R.V. : A travers cette réforme, l’Etat s’engage à financer les retraites. Cependant, la crise du Covid-19 a mis à mal les recettes des caisses de retraites. La discussion du projet de loi de financement de la Sécurité sociale pour 2021, discutée en fin d’année au Parlement, doit clarifier le financement de cette revalorisation. Nous serons en particulier très vigilants pour que ce soit bien la solidarité nationale qui finance cette revalorisation conformément aux engagements du gouvernement. Nous veillerons à ce que le financement de la mesure ne revienne pas en définitive en tout ou partie aux actifs comme cela avait été le cas lors de la revalorisation des retraites des chefs d’exploitation à 75 % du Smic.

Les spécificités de la MSA

Cette proposition de loi ne semble pas tenir compte du sort des conjoints d’exploitants. Quelles sont vos propositions sur ce sujet ?

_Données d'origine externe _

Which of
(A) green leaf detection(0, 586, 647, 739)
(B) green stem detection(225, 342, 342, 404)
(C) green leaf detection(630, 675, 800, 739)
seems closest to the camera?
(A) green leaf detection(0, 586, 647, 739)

R.V. : Effectivement, la loi vise à assurer un minima de retraite à 85 % du Smic aux chefs d’exploitation à carrière complète. Elle ne vise pas les conjoints, ni les aides familiaux dont la pension minimum reste fixée à 555 € par mois. Pour nos organisations qui demandent l’alignement sur les 85 % du Smic depuis 2003, c’est un pas en avant, fruit d’un travail de longue haleine. Mais ça n’est pas suffisant. Les retraites des membres de la famille doivent être revalorisées. Dans le cadre de la réforme des retraites, nous avons travaillé sur le statut du conjoint et nous sommes arrivés à la conclusion qu’il fallait le limiter dans le temps au profit de statuts de chef d’exploitation ou de salarié qui ont de meilleurs droits à retraite.

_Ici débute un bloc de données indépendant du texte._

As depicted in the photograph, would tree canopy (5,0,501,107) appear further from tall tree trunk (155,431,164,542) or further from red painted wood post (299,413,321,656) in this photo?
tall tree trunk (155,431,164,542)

Cette réforme arrive dans un contexte économique particulièrement compliqué et alors même que l’examen parlementaire de la réforme des retraites (retraite à points) est au point mort. Le risque n’est-il pas, à terme, que le régime agricole tombe dans l’escarcelle du régime général ?

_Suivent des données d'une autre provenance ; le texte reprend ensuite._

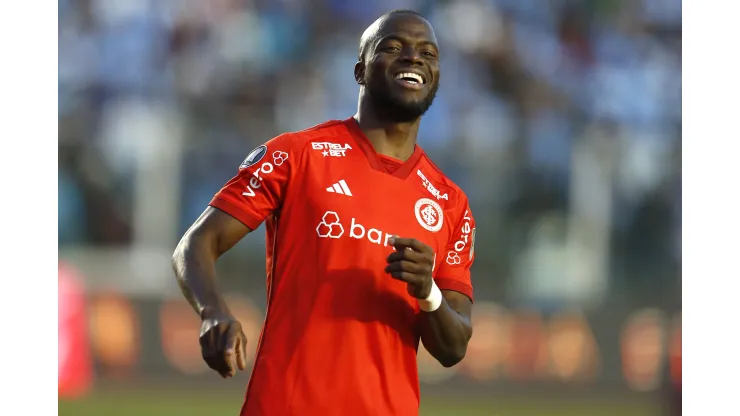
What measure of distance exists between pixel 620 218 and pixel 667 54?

R.V. : La réforme des retraites est malmenée depuis plusieurs mois. On l’a vu avec les Gilets jaunes. Le Covid-19 vient d’ajouter des contraintes financières supplémentaires. Si j’en crois le rapport du Conseil d’orientation des retraites sorti le 11 juin, l’impact serait très important. Alors qu’en novembre 2019, la prévision de déficit pour 2020 était de 4,2 milliards, elle est désormais de 29,4 milliards. C’est dire l’ampleur du phénomène. Cependant, la Mutualité sociale agricole (MSA) reste un exemple à bien des égards : parce qu’elle est un guichet unique, qu’elle est répartie sur tout le territoire et qu’elle est aujourd’hui l’un des rares régimes à maintenir une compensation démographique élevée : deux retraités perdus pour un entrant. C’est un très bon ratio, en comparaison des autres régimes. Bien que la Cour des comptes souhaite un rapprochement de la MSA avec le régime général, je reste convaincu que les spécificités de la MSA, notamment son volet « retraites » continueront d’être défendues.